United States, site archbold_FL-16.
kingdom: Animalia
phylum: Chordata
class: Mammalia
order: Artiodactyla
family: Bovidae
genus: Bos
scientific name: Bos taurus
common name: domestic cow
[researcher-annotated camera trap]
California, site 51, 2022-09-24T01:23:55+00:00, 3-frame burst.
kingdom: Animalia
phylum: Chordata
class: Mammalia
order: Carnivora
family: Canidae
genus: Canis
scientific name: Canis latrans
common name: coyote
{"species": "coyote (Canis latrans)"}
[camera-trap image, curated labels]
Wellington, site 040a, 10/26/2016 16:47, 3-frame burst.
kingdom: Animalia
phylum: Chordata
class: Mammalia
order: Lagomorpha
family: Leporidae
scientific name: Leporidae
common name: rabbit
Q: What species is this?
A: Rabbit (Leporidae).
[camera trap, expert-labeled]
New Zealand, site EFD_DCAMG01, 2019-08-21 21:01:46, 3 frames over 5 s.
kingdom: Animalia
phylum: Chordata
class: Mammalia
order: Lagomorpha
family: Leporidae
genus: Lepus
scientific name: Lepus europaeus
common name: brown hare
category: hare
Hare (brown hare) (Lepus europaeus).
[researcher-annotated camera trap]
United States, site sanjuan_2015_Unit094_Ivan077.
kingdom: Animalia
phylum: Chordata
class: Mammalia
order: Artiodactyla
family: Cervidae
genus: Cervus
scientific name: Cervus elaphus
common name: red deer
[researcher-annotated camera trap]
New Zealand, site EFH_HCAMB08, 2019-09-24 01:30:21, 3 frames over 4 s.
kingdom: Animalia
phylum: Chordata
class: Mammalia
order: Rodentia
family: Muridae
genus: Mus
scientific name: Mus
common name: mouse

- _PROBLEM TO WORK ON_: The range runs from the line with "genus: Lepus" to the last line of the entries above, both included. Restate it word for word.

- _SOLUTION TO THIS EXERCISE_:
genus: Lepus
scientific name: Lepus europaeus
common name: brown hare
category: hare
Hare (brown hare) (Lepus europaeus).
[researcher-annotated camera trap]
United States, site sanjuan_2015_Unit094_Ivan077.
kingdom: Animalia
phylum: Chordata
class: Mammalia
order: Artiodactyla
family: Cervidae
genus: Cervus
scientific name: Cervus elaphus
common name: red deer
[researcher-annotated camera trap]
New Zealand, site EFH_HCAMB08, 2019-09-24 01:30:21, 3 frames over 4 s.
kingdom: Animalia
phylum: Chordata
class: Mammalia
order: Rodentia
family: Muridae
genus: Mus
scientific name: Mus
common name: mouse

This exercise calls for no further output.